The Asymmetry of Nuance
This is where the opportunity lies for the builder. There are massive verticals where the “generic” data model doesn’t just fail to add value; it actively obscures reality.
I’m currently building a side project called SignalScout, a signal intelligence platform for the US K-12 EdTech market. Why? Because when I looked at the leading B2B signal platforms, I realized they were fundamentally incapable of understanding the US education system without breaking their own architecture.
Here is the asymmetry:
- The Generic View: A B2B platform sees “New York BOCES” as just another
Accountwith 50 employees. - The Vertical Reality: In the US K-12 market, a BOCES (Board of Cooperative Educational Services) is a powerful regional node that controls purchasing for 20+ school districts.
If you treat a BOCES like a standard business account, you miss the leverage. You miss the fact that winning that one relationship unlocks access to 50,000 students across 15 districts.

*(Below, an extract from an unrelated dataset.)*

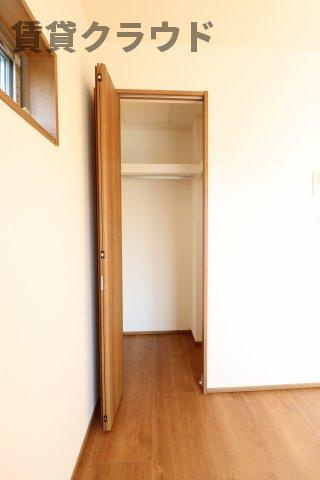 グランベスト本千葉(グランベストホンチバ)のその他|ゆったりとした玄関です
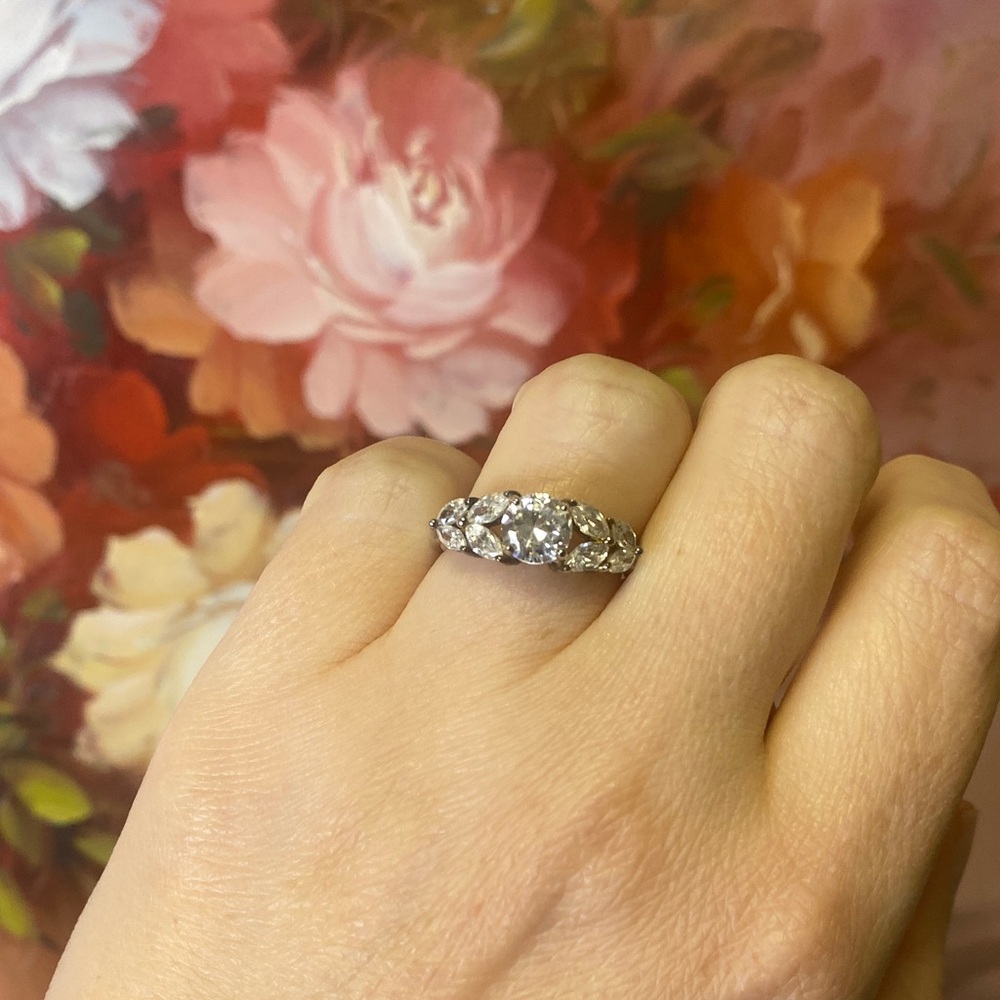 Elegant vintage sterling Silver Women's Ring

This is exactly what Naval Ravikant describes as Specific Knowledge—knowledge that cannot be trained, outsourced, or easily automated. It is knowledge earned only through genuine curiosity and deep immersion in the problem.
ZoomInfo can hire a thousand engineers to scrape websites, but they cannot code for context they don’t possess. They can’t scrape the intuition that tells you a BOCES Director is 20x more valuable than a District Principal. That specific knowledge is the moat.

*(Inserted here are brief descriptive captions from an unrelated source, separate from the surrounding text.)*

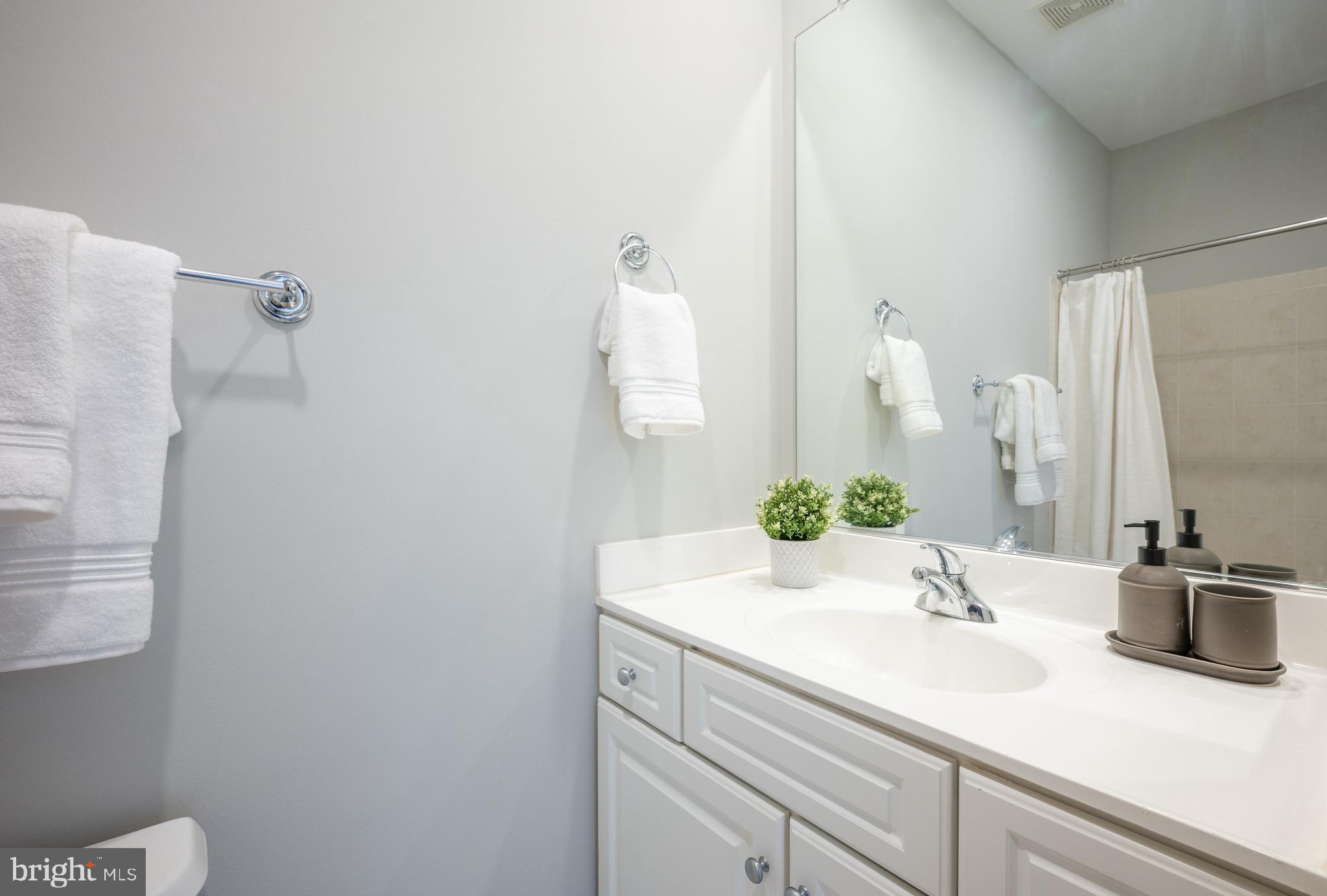 CHATHAM SQUARE - Residential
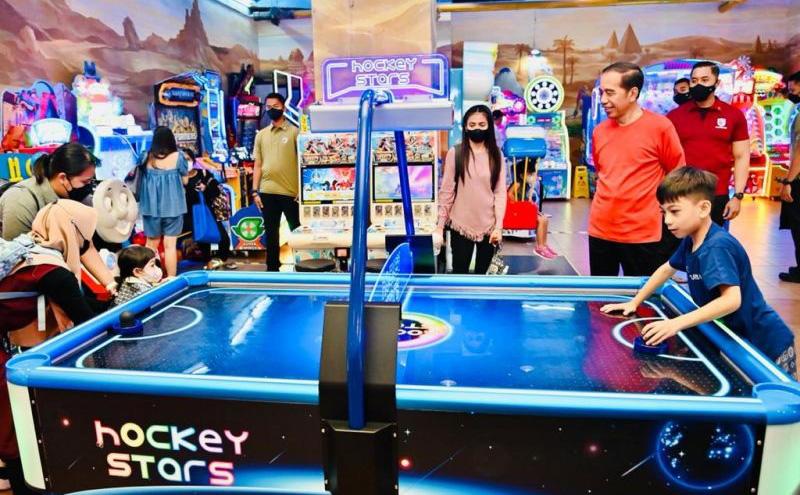 Momen Presiden Jokowi Berakhir Pekan Bermain bersama Jan Ethes dan La Lembah di Mal Semarang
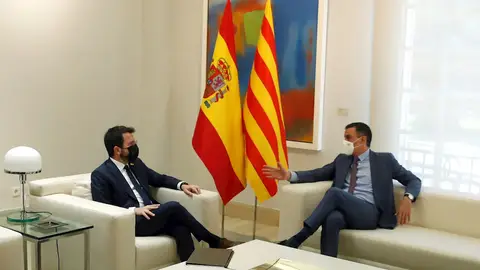 El presidente del Gobierno, Pedro Sánchez (d), conversa con el presidente de la Generalitat, Pere Aragonès, durante un encuentro en el Palacio de la Moncloa. El presidente del Gobierno, Pedro Sánchez (d), conversa con el presidente de la Generalitat, Pere Aragonès, durante un encuentro en el Palacio de la Moncloa.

Generic platforms can’t simply “add a feature” to fix this. To properly map the US education market, you need a 6-level hierarchy (Federal → State → Regional → District → School → Department). If a horizontal platform tried to implement this, they would ruin their user experience for their banking and retail customers.

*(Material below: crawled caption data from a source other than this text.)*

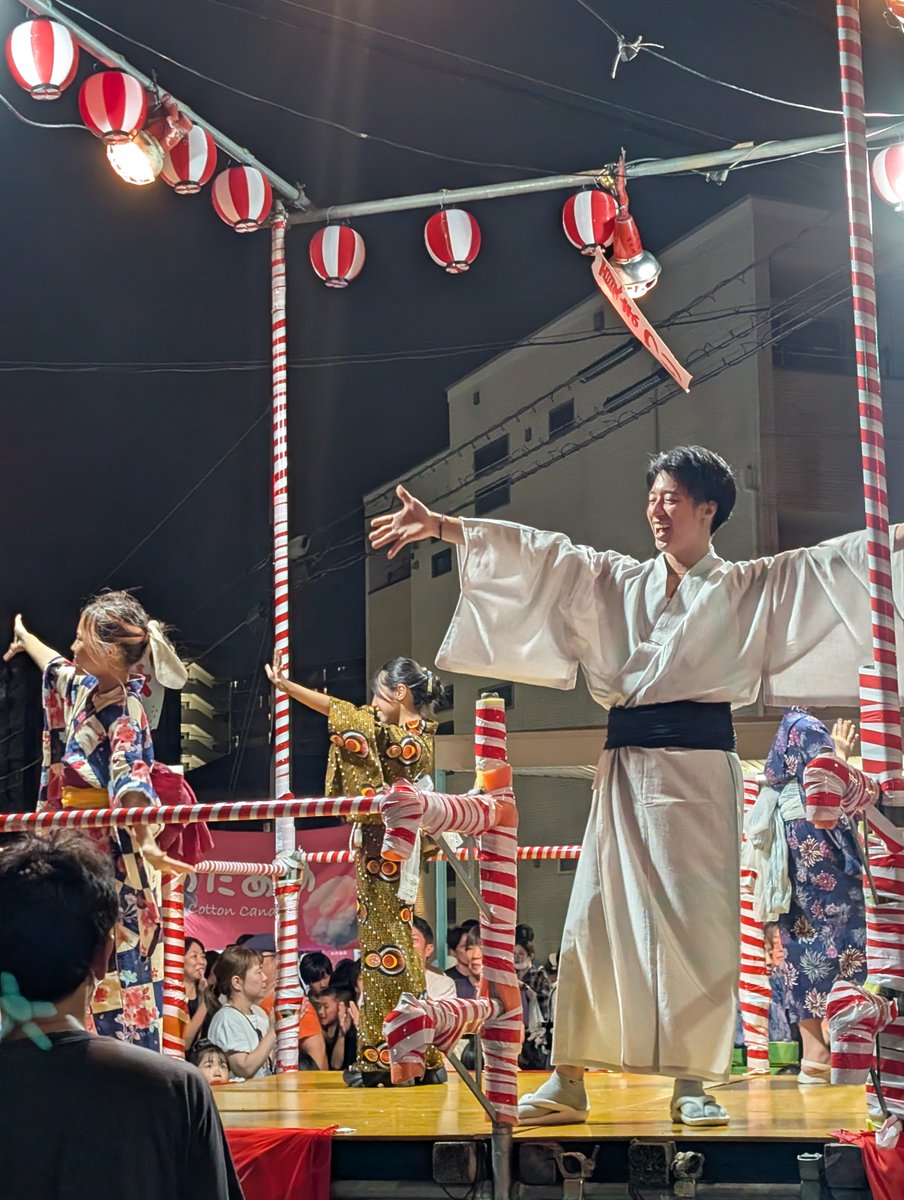 ObakaAki's tweet photo. 今日は柳原商店街の盆踊り🏮（初）

６６年ぶりに復活？のご当地曲である
柳原音頭を踊ることができました　😊

ダンススタジオの先生と子どもたちが　櫓上でリードしてくれて とても盛り上がってたよ

DHはまさかのジャズバージョン

#盆踊り
#北区柳原商店街 https://t.co/pvatdetnrC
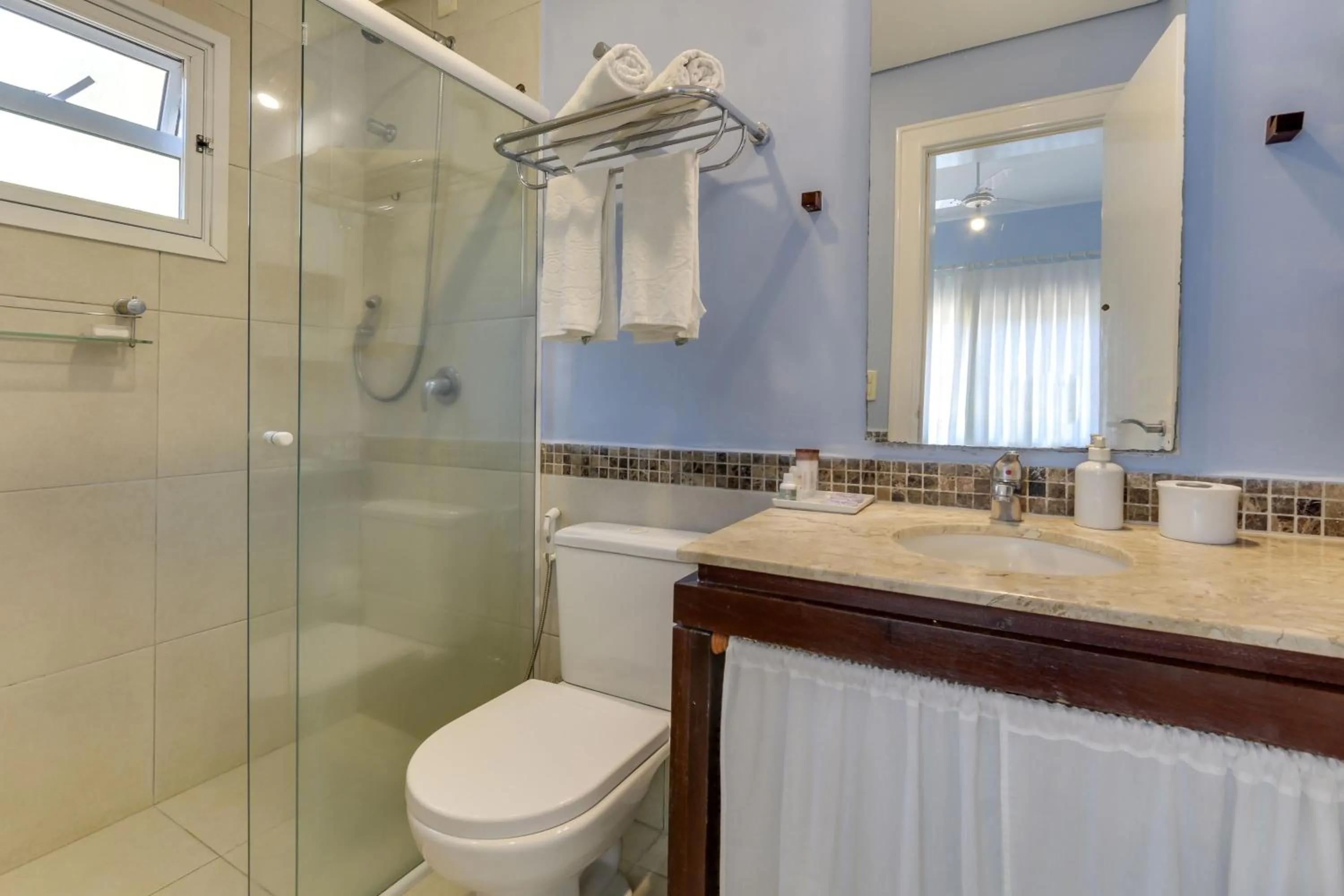 Shower in Pousada Vila do Bosque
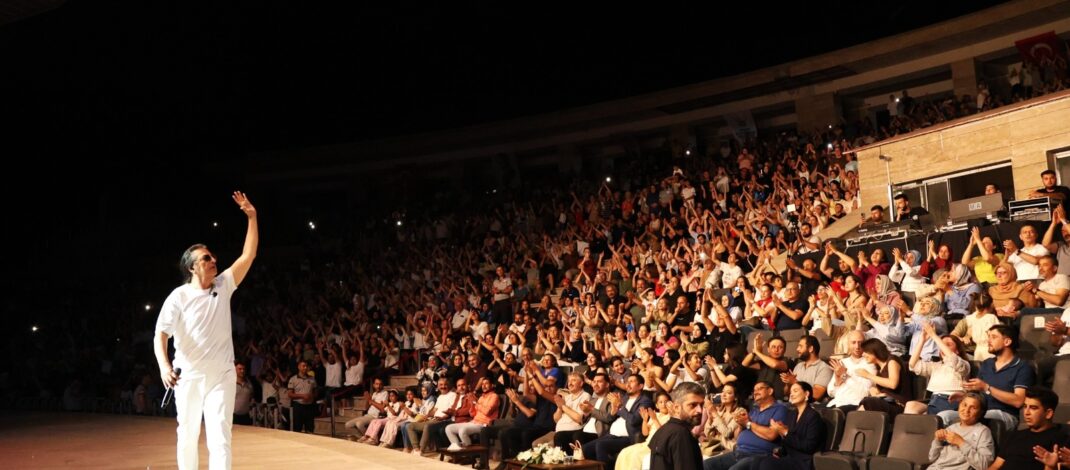 Çelik konseriyle 90’lar rüzgarı Hatay’da esti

They cannot cross this moat without breaking their data models.
Finding the Signals in the Noise
This pattern repeats everywhere if you know where to look. It’s about finding the friction where “standard” tech meets “specialized” human behavior.
Take Healthcare, another space I’ve spent years in. If you try to build a sales intelligence tool for selling to doctors using the standard “LinkedIn Scraping” playbook, you will fail.
- The Horizontal Assumption: “Professionals are active on LinkedIn.”
- The Vertical Reality: Doctors are almost never on LinkedIn. They hang out on Doximity, in medical journals, and at conferences.
Generic platforms are blind to these signals because they are looking in the wrong places. They are optimizing for the tech-savvy SaaS buyer, not the Chief Medical Officer or the District Superintendent.
The Builder’s Advantage
This is why I love building now more than ever. Whether I’m running my own startups or acting as a strategic advisor for other founders, I look for these structural disconnects.
We often think “innovation” means inventing a new AI model or a new piece of hardware. Sometimes it does. But often, innovation is simply having the discipline to respect the complexity of a specific market.
With SignalScout, we aren’t trying to be the “ZoomInfo of everything.” We are choosing to be the undeniable expert in one thing: US K-12 Education. We are building the map that the giants can’t draw.
For the founders and builders out there: Unless you have the resources to be Apple, stop trying to beat the incumbents at their own game. Don’t build a better general-purpose CRM. Look for the pockets of the world that are too complex, too messy, and too hierarchical for the giants to touch.
Find the asymmetry. That’s where the value is.